Yaaaggghhhh

A. Craig Copetas

McEwan, I tried to call you on the radio telephone, when our old flatmate, John Webb, fell overboard in a gale off the coast of Long Island a few years ago and was nearly swept south to Bermuda. But the old Oxford number had been disconnected, and your publisher told me that you were ‘indisputably a hugely important literary phenomenon’ and not taking any calls. Jonathan Cape’s posture is completely understandable given the current funeral atmosphere in England, but the psychic ramifications of Black Dogs are global in reach, and people we know are calling with questions. This is the reason the London Review has made contact, and why I’m sitting in a seedy hotel room in Uzbekistan writing about Black Dogs, instead of filing a report on the gunfire outside my window. Which is getting closer, by the way.

Shaking the memory of some of our experiences together as young writers at the University of East Anglia and in London might get you in the mood for what’s to come, not the stuff about the late-night tattoo sessions and the three-week hunt for Mr Hashish, the Afghan border guard who stole your US Army fatigue jacket with the ‘vitamins’ sewn into the lining. Those stories are probably best kept under wraps, at least until you die, or until I can use them to fulfil the ransom demands when you’re kidnapped, probably by a gifted amateur entomologist like Bernard in Black Dogs. And people will be coming after you. Lighten up on the 17th-century flute concertos and the Olympia Press reprints and crank up the Lou Reed. This kind of macabre stuff about frothing hell hounds spooks the animal liberation crowd, stimulates the devil-worshippers, and cultivates police interest in your whereabouts whenever a serial killer is discovered stalking the English moors. I warned you about this years ago, when you first started weirding-out the crowd at the Mitre with stories of pickled sexual organs floating in mason jars and when the Catholic bartender wanted you burned for blasphemy. We made it out of Norwich’s psychedelic underworld alive and intact, but these are different times.
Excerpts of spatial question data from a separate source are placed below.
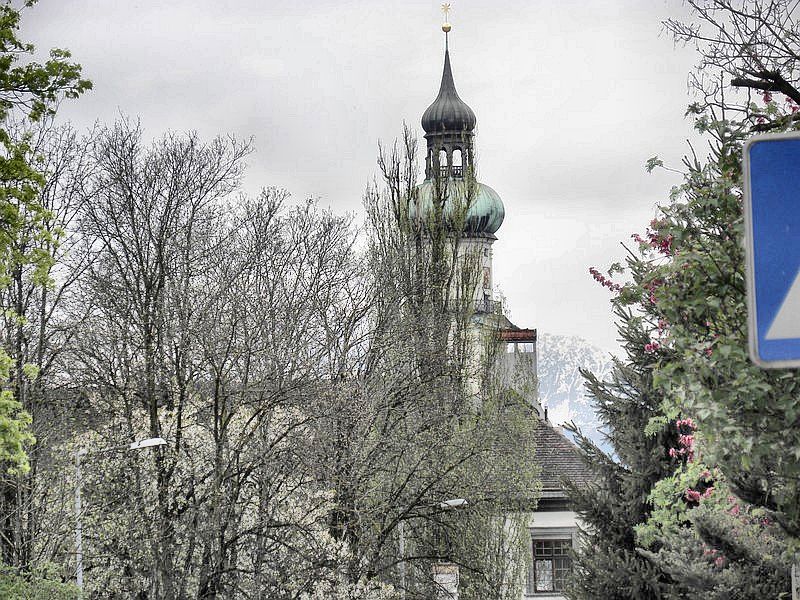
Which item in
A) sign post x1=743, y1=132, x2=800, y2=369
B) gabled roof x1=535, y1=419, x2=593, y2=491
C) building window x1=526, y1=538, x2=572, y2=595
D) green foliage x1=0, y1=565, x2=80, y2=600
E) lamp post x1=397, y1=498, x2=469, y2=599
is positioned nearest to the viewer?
sign post x1=743, y1=132, x2=800, y2=369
You always wrote whipsong fiction and Black Dogs is not different, but I’m distressed about this fly-agaric gloom that your characters are stuck in. Webb locked himself in a closet after reading this book, screaming that Roman Polanski was coming to get him. As soon as I make it out of Tashkent and back to Paris, I intend to rip my shirt off, run into the street, and start spitting garlic at the first English couple I can find honeymooning in France. ‘June came to God in 1946 through an encounter with evil in the form of two black dogs ... But it is the black dogs I return to most often. They disturb me when I consider what happiness I owe them, especially when I allow myself to think of them, not as animals, but as spirit hounds, incarnations ... fading as they move into the foothills of the mountains from where they will return to haunt us, somewhere in Europe, in another time.’ United Europe or not, if the French minister of culture reads this book, there will be an immediate law passed ordering every British honeymoon holidaymaker back across the Channel before sunset. Jesus, Ian, what do Bernard and June do in their next adventure, invade Poland to rape the Black Madonna?